**EXERCISE**:
The records underneath are to be repeated exactly, with the pictures left out.
-- -- --
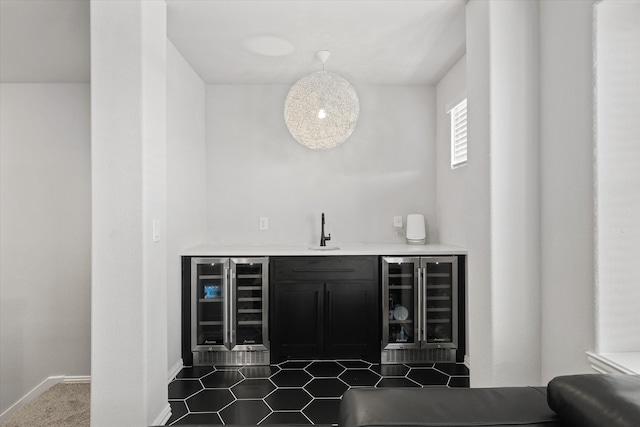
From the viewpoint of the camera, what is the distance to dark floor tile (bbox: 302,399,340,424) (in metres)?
2.38

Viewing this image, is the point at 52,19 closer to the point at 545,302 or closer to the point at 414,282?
the point at 414,282

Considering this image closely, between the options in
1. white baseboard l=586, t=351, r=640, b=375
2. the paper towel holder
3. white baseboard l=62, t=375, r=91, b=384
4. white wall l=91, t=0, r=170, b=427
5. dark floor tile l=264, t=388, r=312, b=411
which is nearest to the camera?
white baseboard l=586, t=351, r=640, b=375

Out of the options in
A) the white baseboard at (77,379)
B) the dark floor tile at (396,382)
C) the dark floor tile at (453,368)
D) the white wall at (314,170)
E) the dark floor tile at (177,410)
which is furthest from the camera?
the white wall at (314,170)

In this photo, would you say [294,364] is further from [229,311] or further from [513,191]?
[513,191]

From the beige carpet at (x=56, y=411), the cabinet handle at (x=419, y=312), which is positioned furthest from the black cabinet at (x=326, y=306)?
the beige carpet at (x=56, y=411)

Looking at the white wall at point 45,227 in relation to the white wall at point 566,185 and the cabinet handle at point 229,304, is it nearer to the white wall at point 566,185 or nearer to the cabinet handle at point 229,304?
the cabinet handle at point 229,304

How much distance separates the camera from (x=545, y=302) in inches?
84.0

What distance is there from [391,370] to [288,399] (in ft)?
3.02

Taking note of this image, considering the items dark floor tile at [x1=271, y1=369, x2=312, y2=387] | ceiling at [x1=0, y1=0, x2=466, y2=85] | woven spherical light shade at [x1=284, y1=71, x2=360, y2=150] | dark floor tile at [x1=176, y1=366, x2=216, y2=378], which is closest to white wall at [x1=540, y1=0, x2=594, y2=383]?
ceiling at [x1=0, y1=0, x2=466, y2=85]

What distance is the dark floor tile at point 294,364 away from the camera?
10.7ft

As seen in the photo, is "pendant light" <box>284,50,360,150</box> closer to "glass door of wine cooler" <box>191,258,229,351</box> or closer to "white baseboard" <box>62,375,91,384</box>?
-- -- --
**WRITTEN RESPONSE**:
From the viewpoint of the camera, what is the distance to dark floor tile (bbox: 302,399,340,424) (in metres)?
2.38

Viewing this image, is the point at 52,19 closer to the point at 545,302 or closer to the point at 414,282?
the point at 414,282

Considering this image closely, between the options in
1. white baseboard l=586, t=351, r=640, b=375
2. the paper towel holder
3. white baseboard l=62, t=375, r=91, b=384
4. white wall l=91, t=0, r=170, b=427
5. dark floor tile l=264, t=388, r=312, b=411
which is nearest to the camera?
white baseboard l=586, t=351, r=640, b=375

Out of the options in
A) the white baseboard at (77,379)
B) the dark floor tile at (396,382)
C) the dark floor tile at (453,368)
D) the white wall at (314,170)
E) the dark floor tile at (177,410)
which is furthest from the camera?
the white wall at (314,170)

In this photo, would you say [294,364] is further from [229,311] or further from [513,191]?
[513,191]

From the beige carpet at (x=56, y=411), the cabinet handle at (x=419, y=312), which is positioned furthest from the black cabinet at (x=326, y=306)?
the beige carpet at (x=56, y=411)

Looking at the white wall at point 45,227 in relation to the white wall at point 566,185 and the cabinet handle at point 229,304, is it nearer to the white wall at point 566,185 or nearer to the cabinet handle at point 229,304?
the cabinet handle at point 229,304

How much distance separates the camera from (x=545, y=302) in inches?
84.0

What distance is there from [391,370] to [288,399] (in ft)?
3.02

Taking note of this image, considering the items dark floor tile at [x1=271, y1=369, x2=312, y2=387] | ceiling at [x1=0, y1=0, x2=466, y2=85] | woven spherical light shade at [x1=284, y1=71, x2=360, y2=150] | dark floor tile at [x1=176, y1=366, x2=216, y2=378], which is closest to white wall at [x1=540, y1=0, x2=594, y2=383]?
ceiling at [x1=0, y1=0, x2=466, y2=85]

What distance is the dark floor tile at point 294,364 away from the camera?
10.7ft

As seen in the photo, is "pendant light" <box>284,50,360,150</box> closer to "glass door of wine cooler" <box>191,258,229,351</box> or closer to "white baseboard" <box>62,375,91,384</box>?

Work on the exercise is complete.